In the near-term, Sybase is content to position its DI tools as complements to IQ. That alone is a value proposition that its MPP or MPP columnar competitors can't match, Bowermaster says.

As for the IQ engine itself, there are plenty of new features in version 15 to keep existing customers happy -- and, Bowermaster contends, to entice new customers, too. "IQ [version] 15 is completely multicore aware, and we're parallelizing everything -- starting from scan after data set to relational operators. We're also doing all of that in a vertically parallel fashion," he points out. He is proud of IQ 15's revamped management console -- it now boasts integration with both Sybase WorkSpace and Sybase PowerDesigner, while also supporting one-click grid configuration and deployment capabilities -- and boosted security services.

Couple that with IQ's improved query performance -- Bowermaster points to sub-query performance improvements, enhanced in-memory query processing, and improved tokenization -- and Sybase believes it has significantly chipped away at the value proposition of the MPP appliances.

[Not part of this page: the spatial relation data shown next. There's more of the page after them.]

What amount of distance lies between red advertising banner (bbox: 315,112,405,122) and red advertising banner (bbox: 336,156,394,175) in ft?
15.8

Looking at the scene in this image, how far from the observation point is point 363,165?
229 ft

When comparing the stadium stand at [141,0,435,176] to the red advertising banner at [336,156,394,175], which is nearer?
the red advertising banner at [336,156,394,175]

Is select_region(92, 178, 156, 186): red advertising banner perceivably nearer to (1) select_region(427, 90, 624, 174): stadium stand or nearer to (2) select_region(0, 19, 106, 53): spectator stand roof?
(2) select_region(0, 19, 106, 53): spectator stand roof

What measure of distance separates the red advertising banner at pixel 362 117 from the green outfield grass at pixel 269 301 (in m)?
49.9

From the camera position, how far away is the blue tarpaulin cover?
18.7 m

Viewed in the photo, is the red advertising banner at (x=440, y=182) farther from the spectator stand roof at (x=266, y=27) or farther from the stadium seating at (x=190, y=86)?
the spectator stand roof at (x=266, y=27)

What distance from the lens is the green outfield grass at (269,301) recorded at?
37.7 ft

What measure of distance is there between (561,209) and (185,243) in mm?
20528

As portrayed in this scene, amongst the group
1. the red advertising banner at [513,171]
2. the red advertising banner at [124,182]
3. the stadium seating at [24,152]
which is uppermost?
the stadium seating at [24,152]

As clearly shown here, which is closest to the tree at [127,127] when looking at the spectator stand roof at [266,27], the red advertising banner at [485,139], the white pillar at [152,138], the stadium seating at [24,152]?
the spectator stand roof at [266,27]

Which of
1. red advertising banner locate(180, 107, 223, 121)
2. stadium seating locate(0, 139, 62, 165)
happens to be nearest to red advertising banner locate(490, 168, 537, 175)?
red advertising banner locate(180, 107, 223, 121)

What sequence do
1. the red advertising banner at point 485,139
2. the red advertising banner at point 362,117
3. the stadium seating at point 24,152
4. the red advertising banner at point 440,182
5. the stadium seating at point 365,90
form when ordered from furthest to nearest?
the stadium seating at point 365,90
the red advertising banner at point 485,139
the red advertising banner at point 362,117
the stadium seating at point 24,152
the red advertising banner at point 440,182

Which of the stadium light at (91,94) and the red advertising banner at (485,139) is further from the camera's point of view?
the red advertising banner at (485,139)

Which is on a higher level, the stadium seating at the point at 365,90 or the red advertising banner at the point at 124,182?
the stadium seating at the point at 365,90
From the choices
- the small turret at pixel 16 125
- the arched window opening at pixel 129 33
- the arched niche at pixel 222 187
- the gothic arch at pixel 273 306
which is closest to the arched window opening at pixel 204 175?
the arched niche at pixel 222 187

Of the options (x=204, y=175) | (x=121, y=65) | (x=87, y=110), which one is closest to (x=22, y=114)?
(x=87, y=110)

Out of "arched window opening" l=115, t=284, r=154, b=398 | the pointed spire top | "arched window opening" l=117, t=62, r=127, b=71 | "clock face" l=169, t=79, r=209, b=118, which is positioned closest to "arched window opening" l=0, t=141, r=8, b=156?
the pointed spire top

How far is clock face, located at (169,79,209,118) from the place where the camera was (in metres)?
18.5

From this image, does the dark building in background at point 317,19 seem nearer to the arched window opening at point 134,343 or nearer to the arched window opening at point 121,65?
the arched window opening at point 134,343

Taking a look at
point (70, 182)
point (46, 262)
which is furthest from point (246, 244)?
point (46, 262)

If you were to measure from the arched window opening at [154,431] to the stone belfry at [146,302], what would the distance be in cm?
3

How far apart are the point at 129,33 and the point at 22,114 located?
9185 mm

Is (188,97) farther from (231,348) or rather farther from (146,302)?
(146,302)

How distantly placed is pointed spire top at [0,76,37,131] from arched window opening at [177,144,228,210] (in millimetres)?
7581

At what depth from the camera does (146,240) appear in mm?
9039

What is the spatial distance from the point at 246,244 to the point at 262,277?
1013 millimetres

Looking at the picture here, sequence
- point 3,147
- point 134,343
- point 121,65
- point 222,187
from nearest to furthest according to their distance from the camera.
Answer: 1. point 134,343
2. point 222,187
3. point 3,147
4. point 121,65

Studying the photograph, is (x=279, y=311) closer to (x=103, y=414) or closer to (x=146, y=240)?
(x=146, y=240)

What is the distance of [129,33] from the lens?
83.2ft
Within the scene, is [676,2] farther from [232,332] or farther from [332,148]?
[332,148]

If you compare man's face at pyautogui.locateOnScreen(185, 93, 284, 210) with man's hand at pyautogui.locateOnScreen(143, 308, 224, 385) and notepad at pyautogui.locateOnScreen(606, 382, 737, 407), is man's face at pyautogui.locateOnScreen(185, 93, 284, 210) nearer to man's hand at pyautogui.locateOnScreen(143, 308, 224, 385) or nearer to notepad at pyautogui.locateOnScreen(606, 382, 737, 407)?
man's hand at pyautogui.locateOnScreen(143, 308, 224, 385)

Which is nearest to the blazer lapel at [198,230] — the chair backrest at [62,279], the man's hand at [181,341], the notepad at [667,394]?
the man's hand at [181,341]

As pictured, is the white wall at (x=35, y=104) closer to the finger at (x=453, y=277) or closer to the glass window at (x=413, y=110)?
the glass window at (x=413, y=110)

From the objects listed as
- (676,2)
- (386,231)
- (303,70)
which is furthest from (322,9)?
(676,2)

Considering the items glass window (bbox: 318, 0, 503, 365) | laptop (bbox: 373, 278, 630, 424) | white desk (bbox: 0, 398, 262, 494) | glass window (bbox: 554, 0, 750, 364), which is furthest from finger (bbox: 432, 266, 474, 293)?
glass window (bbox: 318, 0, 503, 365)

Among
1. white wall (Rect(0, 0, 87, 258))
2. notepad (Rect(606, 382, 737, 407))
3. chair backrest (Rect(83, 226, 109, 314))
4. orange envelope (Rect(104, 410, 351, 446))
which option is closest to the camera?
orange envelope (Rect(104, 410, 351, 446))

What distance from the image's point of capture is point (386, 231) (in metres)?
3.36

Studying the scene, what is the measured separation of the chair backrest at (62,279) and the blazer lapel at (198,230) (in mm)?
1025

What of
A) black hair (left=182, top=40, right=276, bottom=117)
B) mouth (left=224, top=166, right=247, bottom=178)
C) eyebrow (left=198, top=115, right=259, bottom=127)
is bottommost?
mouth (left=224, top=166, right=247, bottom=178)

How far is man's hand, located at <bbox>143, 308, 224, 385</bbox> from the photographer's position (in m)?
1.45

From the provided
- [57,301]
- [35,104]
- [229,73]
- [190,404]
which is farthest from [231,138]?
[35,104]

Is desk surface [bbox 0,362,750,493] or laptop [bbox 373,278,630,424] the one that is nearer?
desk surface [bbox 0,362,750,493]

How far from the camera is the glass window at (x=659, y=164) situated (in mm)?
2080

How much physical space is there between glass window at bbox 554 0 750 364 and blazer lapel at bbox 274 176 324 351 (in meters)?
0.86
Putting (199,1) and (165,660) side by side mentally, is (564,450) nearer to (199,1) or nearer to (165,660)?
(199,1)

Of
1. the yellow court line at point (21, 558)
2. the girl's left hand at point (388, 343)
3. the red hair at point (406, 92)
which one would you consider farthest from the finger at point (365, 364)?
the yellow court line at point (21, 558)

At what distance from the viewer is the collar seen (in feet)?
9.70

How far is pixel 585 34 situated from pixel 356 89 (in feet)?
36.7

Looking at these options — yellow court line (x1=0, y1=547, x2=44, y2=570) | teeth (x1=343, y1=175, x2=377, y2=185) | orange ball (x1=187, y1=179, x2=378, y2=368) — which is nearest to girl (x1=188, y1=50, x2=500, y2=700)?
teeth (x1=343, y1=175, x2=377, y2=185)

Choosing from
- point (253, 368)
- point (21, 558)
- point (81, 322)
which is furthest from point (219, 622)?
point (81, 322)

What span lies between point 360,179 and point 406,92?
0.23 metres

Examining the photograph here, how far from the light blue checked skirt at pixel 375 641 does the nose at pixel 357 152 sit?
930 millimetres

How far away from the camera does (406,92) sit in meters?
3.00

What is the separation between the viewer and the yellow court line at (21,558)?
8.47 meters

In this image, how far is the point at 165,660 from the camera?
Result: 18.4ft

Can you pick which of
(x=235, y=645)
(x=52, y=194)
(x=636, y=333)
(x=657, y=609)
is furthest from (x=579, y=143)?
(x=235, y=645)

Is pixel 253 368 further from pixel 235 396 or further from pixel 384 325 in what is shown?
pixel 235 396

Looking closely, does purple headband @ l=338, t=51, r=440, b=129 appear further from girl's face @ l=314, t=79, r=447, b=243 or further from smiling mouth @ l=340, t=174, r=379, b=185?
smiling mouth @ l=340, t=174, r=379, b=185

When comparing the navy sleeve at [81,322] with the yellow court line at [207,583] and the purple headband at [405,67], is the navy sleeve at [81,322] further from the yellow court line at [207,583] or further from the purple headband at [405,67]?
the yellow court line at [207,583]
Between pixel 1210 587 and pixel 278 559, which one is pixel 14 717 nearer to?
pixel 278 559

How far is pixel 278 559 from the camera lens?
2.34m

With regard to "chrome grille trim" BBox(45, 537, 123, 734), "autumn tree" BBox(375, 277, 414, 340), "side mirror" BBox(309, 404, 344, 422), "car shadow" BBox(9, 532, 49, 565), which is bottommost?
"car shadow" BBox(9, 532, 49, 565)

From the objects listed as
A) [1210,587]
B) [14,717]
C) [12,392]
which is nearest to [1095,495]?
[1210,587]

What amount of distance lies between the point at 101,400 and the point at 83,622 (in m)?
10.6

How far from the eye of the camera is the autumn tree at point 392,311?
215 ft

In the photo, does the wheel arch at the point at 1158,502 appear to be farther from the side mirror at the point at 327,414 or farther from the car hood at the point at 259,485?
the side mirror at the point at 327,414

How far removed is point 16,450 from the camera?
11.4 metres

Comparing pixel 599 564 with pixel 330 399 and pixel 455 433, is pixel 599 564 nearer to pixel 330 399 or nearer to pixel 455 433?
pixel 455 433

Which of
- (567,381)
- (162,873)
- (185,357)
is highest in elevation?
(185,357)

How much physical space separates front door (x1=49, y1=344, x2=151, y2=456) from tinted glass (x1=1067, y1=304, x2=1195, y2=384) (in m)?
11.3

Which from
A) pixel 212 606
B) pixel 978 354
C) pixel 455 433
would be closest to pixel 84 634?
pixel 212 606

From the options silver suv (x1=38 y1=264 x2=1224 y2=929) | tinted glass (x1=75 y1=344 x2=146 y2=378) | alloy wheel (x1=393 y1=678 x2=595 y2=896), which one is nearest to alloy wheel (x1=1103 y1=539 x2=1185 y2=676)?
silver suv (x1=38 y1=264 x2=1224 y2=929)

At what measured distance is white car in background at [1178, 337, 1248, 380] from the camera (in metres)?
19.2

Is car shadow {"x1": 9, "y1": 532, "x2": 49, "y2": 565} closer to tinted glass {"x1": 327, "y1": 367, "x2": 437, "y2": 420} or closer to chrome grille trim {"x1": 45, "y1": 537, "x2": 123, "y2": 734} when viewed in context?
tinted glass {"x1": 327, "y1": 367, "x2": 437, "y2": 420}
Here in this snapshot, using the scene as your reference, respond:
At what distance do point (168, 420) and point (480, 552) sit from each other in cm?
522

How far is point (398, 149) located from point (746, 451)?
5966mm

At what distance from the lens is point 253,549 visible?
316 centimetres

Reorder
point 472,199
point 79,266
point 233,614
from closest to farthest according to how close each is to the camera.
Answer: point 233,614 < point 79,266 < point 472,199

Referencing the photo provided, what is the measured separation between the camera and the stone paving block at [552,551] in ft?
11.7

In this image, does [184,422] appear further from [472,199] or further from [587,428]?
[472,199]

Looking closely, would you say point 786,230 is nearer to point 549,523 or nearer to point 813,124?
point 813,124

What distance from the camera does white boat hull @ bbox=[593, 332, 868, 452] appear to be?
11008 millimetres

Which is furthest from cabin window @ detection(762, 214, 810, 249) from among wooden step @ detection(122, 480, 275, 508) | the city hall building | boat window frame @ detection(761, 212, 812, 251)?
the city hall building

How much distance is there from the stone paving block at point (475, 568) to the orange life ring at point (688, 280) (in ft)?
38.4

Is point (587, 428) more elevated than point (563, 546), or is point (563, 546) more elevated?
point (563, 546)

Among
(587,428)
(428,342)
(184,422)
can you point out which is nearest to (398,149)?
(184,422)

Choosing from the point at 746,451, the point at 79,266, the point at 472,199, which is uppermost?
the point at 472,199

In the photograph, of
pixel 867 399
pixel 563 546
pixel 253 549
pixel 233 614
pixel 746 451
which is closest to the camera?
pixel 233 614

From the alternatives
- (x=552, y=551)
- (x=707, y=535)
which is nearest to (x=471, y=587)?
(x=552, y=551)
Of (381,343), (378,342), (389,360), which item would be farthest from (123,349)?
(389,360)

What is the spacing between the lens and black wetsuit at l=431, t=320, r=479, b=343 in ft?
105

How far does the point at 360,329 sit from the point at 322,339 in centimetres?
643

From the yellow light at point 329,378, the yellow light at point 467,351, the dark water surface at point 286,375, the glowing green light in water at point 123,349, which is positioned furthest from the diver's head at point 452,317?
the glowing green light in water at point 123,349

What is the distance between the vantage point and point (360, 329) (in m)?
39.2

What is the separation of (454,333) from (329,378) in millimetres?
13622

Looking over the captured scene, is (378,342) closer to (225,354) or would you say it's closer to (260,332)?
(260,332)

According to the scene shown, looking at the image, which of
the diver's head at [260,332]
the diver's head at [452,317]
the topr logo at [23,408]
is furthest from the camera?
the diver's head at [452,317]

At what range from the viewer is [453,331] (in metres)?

"In many ways, it takes the momentum away from MPP in certain respects. With our technology, we can not just attack each box, but we can string these boxes together in a grid, so we can provide a narrow band of performance irrespective of how many users come on to the system. If you need to add just storage, you can just add additional storage. If all you need is compute [capacity], you can just add that," he argues.

"We're not throwing million-dollar boxes at the problem. The thing with MPP architectures is that they're great, they really work, but if you want to scale out, you have to invest in both storage and compute devices at the same time."